Editor | Politics
Dotted across homes in Britain are people who were witnesses to one of the most tumultuous events of the twentieth century. Yet their memory of India’s partition has been shrouded in silence. Kavita Puri’s father was twelve when he found himself one of the millions of Sikhs, Hindus and Muslims caught up in the devastating aftermath of a hastily drawn border. For seventy years he remained silent – like so many – about the horrors he had seen.
When her father finally spoke out, opening up a forgotten part of Puri’s family history, she was compelled to seek out the stories of South Asians who were once subjects of the British Raj, and are now British citizens. Determined to preserve these accounts – of the end of Empire and the difficult birth of two nations – Puri records a series of remarkable first-hand testimonies, revealing partition’s enduring legacy in Britain today. With empathy, nuance and humanity, Puri weaves a breathtaking tapestry of human experience over a period of seven decades that trembles with life; an epic of ruptured families and friendships, extraordinary journeys and daring rescue missions that reverberates with pain, loss and compassion.
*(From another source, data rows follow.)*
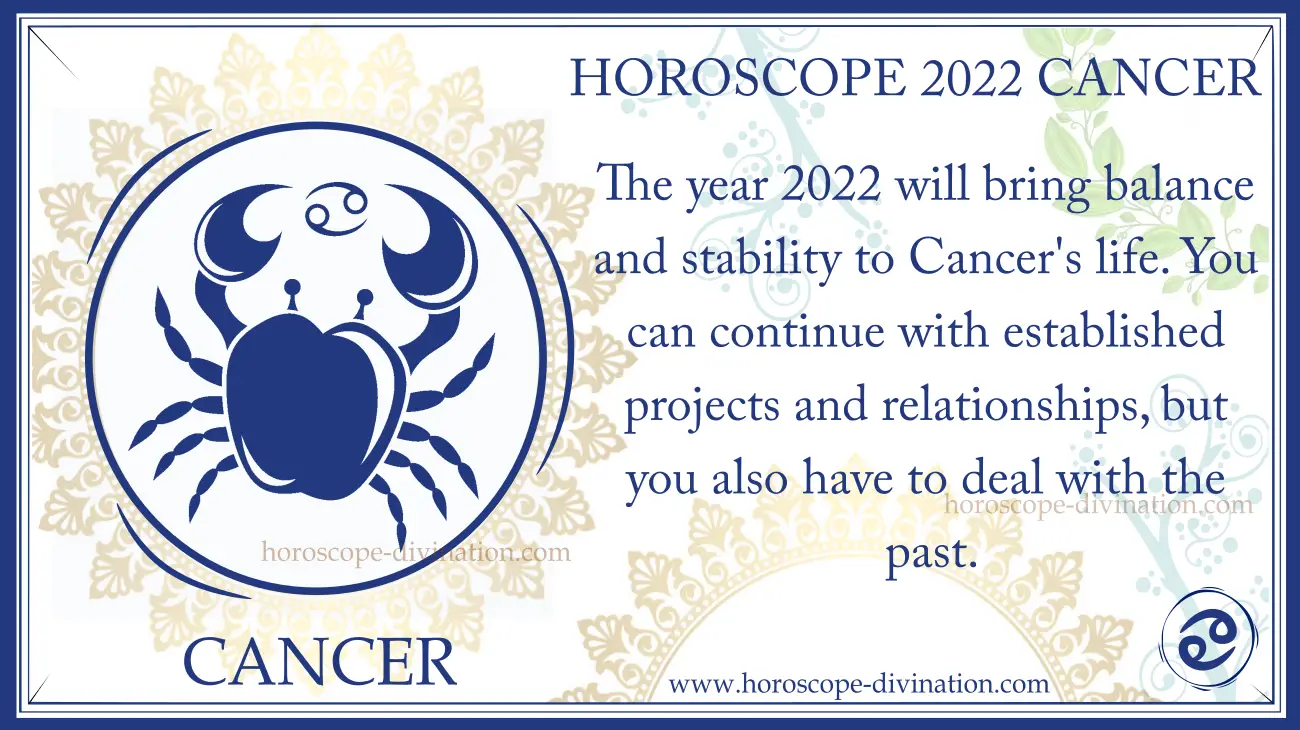 HOROSCOPE 2022 CANCER

The year 2022 will bring balance and stability to Cancer's life. You can continue with established projects and relationships, but you also have to deal with the past.

horoscope-divination.com

horoscope-divination.com

CANCER

www.horoscope-divination.com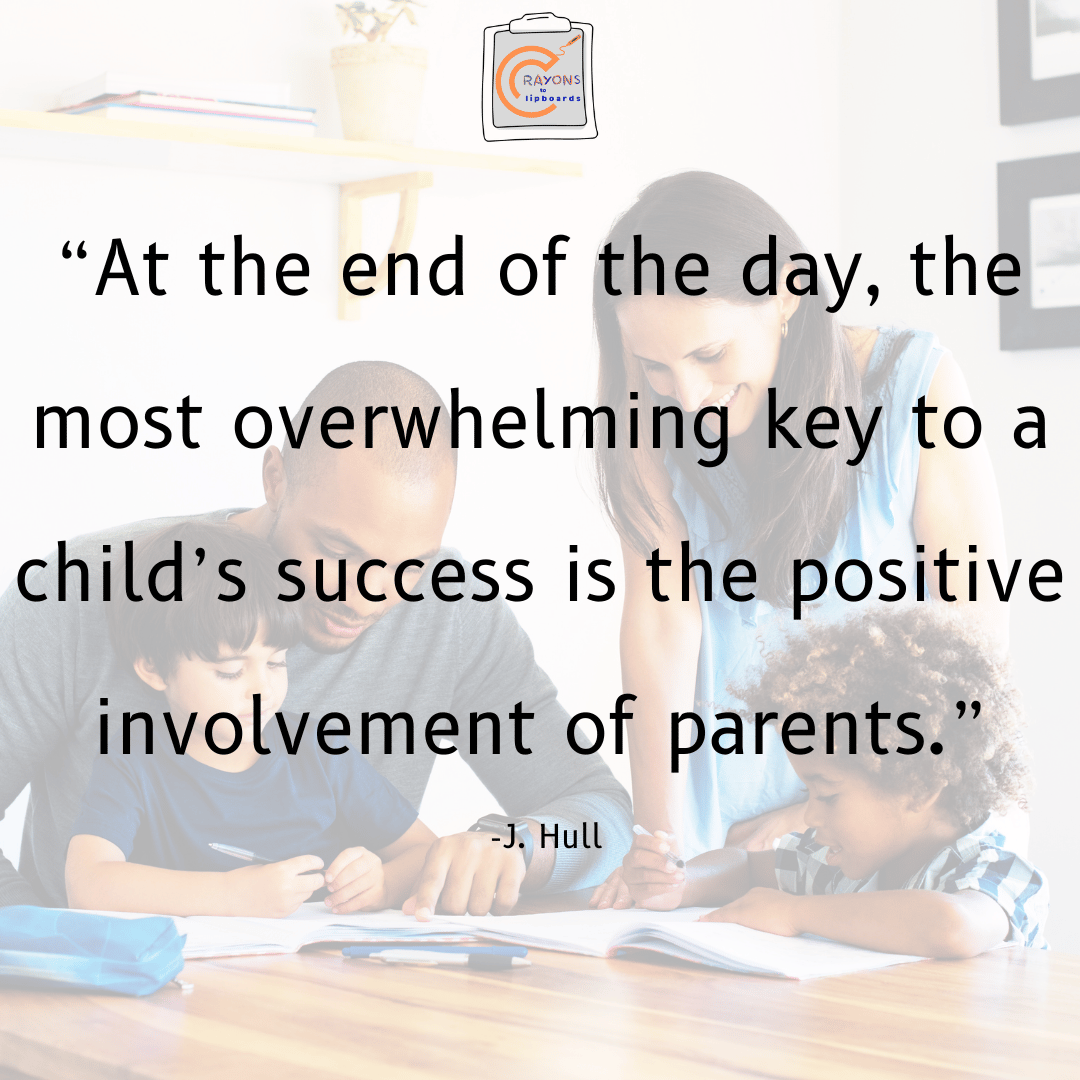 CRAYONS to Clipboards

“At the end of the day, the most overwhelming key to a child’s success is the positive involvement of parents.”

-J. Hull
The division of the Indian subcontinent happened far away, but it is a very British story. Many of those affected by partition are now part of the fabric of British contemporary life. Partition Voices breaks the silence and confronts the difficult truths at the heart of Britain’s shared history with South Asia.
About the author
Kavita Puri is an award-winning journalist and radio broadcaster. Her landmark three-part series Partition Voices for BBC Radio 4 won the Royal Historical Society’s Radio and Podcast Award and its overall Public History Prize. Her critically-acclaimed Radio 4 series, Three Pounds in My Pocket, charted the migration of South Asians to post-war Britain. She is currently working on the third series. Kavita works as an executive producer in BBC TV Current Affairs where her projects have been recognised by the Royal Television Society and the Foreign Press Association. Prior to this, she worked at Newsnight. She studied Law at Cambridge University.